BRIEF: When you reach the line with "- CoLA (Corpus" in the listing below, transcribe it and each line after it up to and including the line with "Given this setup, evaluate", exactly and with nothing else.

STORED DATA:
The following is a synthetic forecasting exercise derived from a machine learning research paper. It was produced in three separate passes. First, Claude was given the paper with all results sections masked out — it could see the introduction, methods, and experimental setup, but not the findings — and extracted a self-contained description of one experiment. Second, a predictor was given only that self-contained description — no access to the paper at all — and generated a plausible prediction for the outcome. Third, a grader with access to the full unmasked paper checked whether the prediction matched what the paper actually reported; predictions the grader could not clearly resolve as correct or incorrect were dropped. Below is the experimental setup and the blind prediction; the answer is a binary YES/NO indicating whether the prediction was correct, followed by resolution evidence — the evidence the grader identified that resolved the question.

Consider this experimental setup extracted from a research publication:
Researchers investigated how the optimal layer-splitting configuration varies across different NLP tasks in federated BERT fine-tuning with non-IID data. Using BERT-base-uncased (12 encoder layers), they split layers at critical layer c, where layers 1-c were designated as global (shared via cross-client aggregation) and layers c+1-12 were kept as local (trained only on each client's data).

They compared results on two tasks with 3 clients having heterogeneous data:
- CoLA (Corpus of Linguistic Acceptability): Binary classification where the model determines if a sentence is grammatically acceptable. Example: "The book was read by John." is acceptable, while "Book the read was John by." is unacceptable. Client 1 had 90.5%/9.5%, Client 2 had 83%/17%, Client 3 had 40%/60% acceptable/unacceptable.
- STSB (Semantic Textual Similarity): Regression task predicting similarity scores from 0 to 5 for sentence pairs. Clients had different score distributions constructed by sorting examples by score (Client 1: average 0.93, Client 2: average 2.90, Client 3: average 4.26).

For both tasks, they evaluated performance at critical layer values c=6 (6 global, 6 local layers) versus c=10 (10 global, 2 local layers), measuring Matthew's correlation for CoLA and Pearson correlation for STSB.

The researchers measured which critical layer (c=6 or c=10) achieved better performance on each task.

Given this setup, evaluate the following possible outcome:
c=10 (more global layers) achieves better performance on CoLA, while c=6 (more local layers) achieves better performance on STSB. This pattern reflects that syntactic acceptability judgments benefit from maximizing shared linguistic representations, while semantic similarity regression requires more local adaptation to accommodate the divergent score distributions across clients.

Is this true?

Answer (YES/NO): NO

COMPLETED EXERCISE:
- CoLA (Corpus of Linguistic Acceptability): Binary classification where the model determines if a sentence is grammatically acceptable. Example: "The book was read by John." is acceptable, while "Book the read was John by." is unacceptable. Client 1 had 90.5%/9.5%, Client 2 had 83%/17%, Client 3 had 40%/60% acceptable/unacceptable.
- STSB (Semantic Textual Similarity): Regression task predicting similarity scores from 0 to 5 for sentence pairs. Clients had different score distributions constructed by sorting examples by score (Client 1: average 0.93, Client 2: average 2.90, Client 3: average 4.26).

For both tasks, they evaluated performance at critical layer values c=6 (6 global, 6 local layers) versus c=10 (10 global, 2 local layers), measuring Matthew's correlation for CoLA and Pearson correlation for STSB.

The researchers measured which critical layer (c=6 or c=10) achieved better performance on each task.

Given this setup, evaluate the following possible outcome:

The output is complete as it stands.